Stated problem
Print every one of the rows below verbatim, altering nothing.

_ _ _ _ _ _ _

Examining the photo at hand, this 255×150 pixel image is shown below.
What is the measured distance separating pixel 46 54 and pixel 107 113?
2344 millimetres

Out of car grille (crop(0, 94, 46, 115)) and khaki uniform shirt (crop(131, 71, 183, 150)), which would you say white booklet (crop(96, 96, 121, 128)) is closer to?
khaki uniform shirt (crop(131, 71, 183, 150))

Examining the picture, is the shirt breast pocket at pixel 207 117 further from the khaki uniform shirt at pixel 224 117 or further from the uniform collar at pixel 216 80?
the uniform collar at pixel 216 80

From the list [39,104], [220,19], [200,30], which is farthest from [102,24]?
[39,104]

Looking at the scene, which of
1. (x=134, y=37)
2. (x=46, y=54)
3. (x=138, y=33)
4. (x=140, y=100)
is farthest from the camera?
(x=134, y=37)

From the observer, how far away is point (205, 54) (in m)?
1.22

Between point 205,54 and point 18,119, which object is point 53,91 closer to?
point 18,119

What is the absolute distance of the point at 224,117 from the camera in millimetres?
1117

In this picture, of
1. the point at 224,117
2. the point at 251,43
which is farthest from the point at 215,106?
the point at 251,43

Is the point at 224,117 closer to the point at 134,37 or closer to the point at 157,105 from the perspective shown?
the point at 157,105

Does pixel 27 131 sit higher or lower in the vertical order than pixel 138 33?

_ _ _ _ _ _ _

Completed task
Examining the photo at hand, this 255×150 pixel image is shown below.
What is the measured distance separating pixel 46 54 and pixel 107 113?
2344 millimetres

Out of car grille (crop(0, 94, 46, 115)) and khaki uniform shirt (crop(131, 71, 183, 150)), which would you say white booklet (crop(96, 96, 121, 128)) is closer to?
khaki uniform shirt (crop(131, 71, 183, 150))

Examining the picture, is the shirt breast pocket at pixel 207 117 further from the khaki uniform shirt at pixel 224 117 or further from the uniform collar at pixel 216 80?
the uniform collar at pixel 216 80

From the list [39,104], [220,19], [200,30], which is farthest from [102,24]?
[39,104]

Looking at the scene, which of
1. (x=134, y=37)
2. (x=46, y=54)
3. (x=138, y=33)
4. (x=140, y=100)
is farthest from the camera?
(x=134, y=37)

From the observer, how far away is point (205, 54) (in m)?
1.22

Between point 205,54 and point 18,119, which object is point 53,91 closer to?
point 18,119

What is the absolute distance of the point at 224,117 from the camera in millimetres?
1117

In this picture, of
1. the point at 224,117
2. the point at 251,43
which is farthest from the point at 215,106?
the point at 251,43

Is the point at 224,117 closer to the point at 134,37 or closer to the point at 157,105 from the perspective shown?
the point at 157,105

Does pixel 27 131 sit higher or lower in the vertical order than pixel 138 33?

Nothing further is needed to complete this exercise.